Si comincia con la dismissione di una chiesa, dalla quale vengono rimossi gli arredi sacri e lasciate soltanto le panche. Il sacerdote, anziano e malato, chiede al vescovo il permesso di continuare ad abitare quella canonica che è sempre stata la sua casa. Poi, dal nulla, arrivano gli immigrati clandestini, presumibilmente africani, che si installano in chiesa dormendo sulle panche e dividendo i singoli spazi con fogli di cartone. Tra gli immigrati ci sono una specie di leader tranquillo e pacifista, qualche estremista con cinture esplosive, un vecchio saggio e una giovane incinta.
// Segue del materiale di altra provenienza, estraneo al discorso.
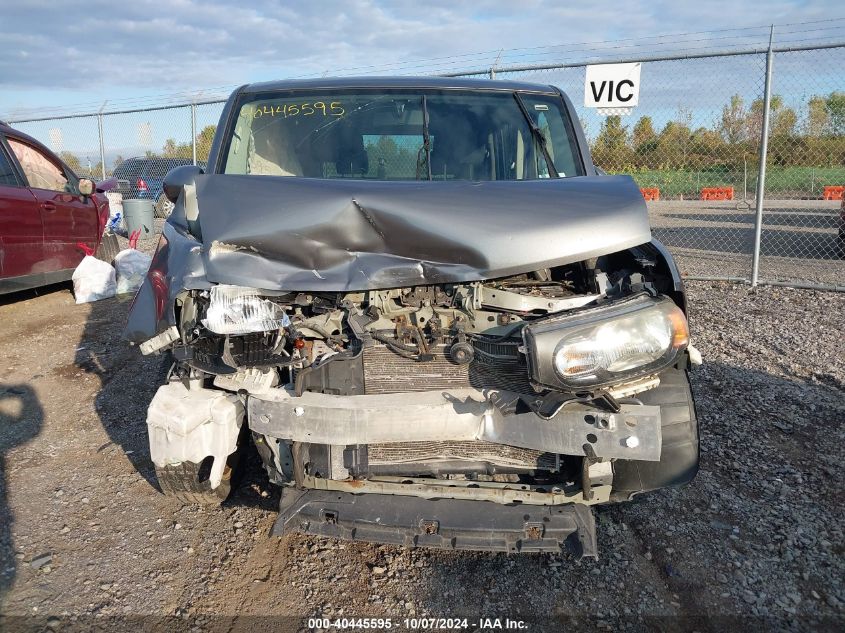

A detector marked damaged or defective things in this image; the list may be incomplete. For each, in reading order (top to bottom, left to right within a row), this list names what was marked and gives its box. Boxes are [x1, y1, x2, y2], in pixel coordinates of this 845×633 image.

Il sacerdote li accoglie e li aiuta come può, scoprendo a quanto pare per la prima volta il sentimento della carità. Poi arrivano le forze dell’ordine…
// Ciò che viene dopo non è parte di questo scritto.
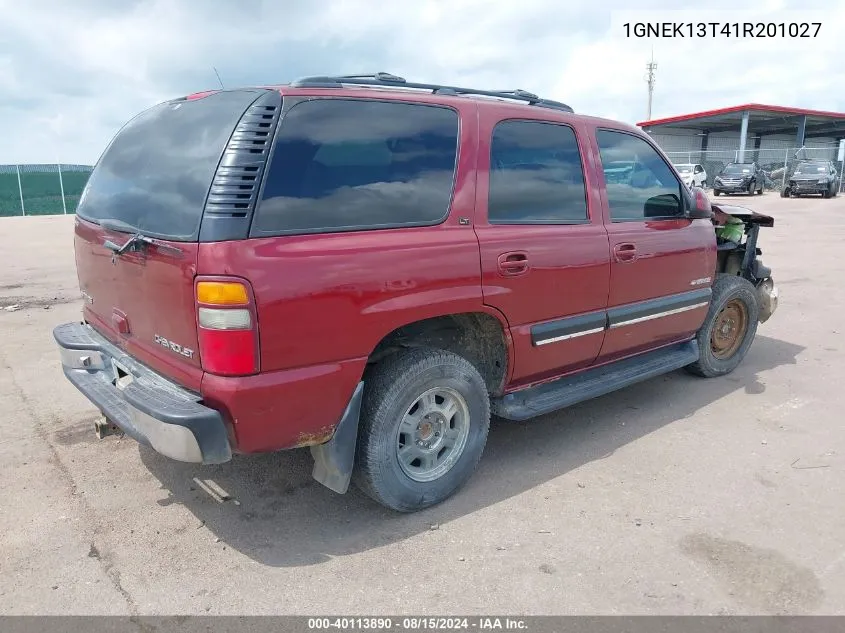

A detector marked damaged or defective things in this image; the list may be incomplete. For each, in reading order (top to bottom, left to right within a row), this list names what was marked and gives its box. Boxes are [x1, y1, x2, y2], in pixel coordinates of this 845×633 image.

damaged front end [712, 204, 780, 324]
Se vogliamo cominciare dall’inizio, c’è da chiedersi se la spoliazione della chiesa non voglia essere un simbolo di qualcosa di più, ovverosia di una chiesa vuota che attende qualcuno che la riempia. Qui Olmi sembra tornare alla vis polemica di «Centochiodi», il che sembra confermato anche dal sacerdote in crisi di fede che sente lontano il richiamo di Cristo, dall’aggressività del sacrestano e dai discorsi del medico. Poi, però, tutto si sovrappone e si affastella: una natività, un tradimento («Mi metterò vicino a lui»), l’esplosivo, le forze dell’ordine rappresentate come ronde di vigilantes, l’immagine ricorrente di un relitto su una spiaggia e di un quaderno (che noi sappiamo in possesso di uno degli immigrati) portato via dalle onde, l’arrivo di elicotteri e il lampeggiare di sirene. Insomma, si ha quasi l’impressione che la materia simbolica abbia preso la mano all’autore portandolo a sbagliare il dosaggio e a caricare il film di tanti affluenti da perdere di vista il corso principale. Non vorremmo dare l’idea di razionalizzare troppo, ma ci è venuto spontaneo chiederci che tipo di missione avesse svolto il sacerdote nei lunghi anni precedenti se la scoperta della carità rappresenta per lui qualcosa di tanto nuovo e sconvolgente. Siamo d’accordo che certe disposizioni dell’animo dovrebbero essere prioritarie in un uomo di Chiesa, ma quel che ha fatto Olmi, ovvero generalizzare ed estendere il concetto alla Chiesa intera, ci sembra fuorviante e sicuramente non veritiero. Soltanto in un caso ci siamo sentiti in completa sintonia con lui, quando fa dire al sacerdote «Quando la carità dà scandalo, allora è il momento della carità». Vorremmo girare il messaggio al grande regista (perché tale resta) modificandolo un po’: quando il surreale mette confusione, allora è il momento della realtà.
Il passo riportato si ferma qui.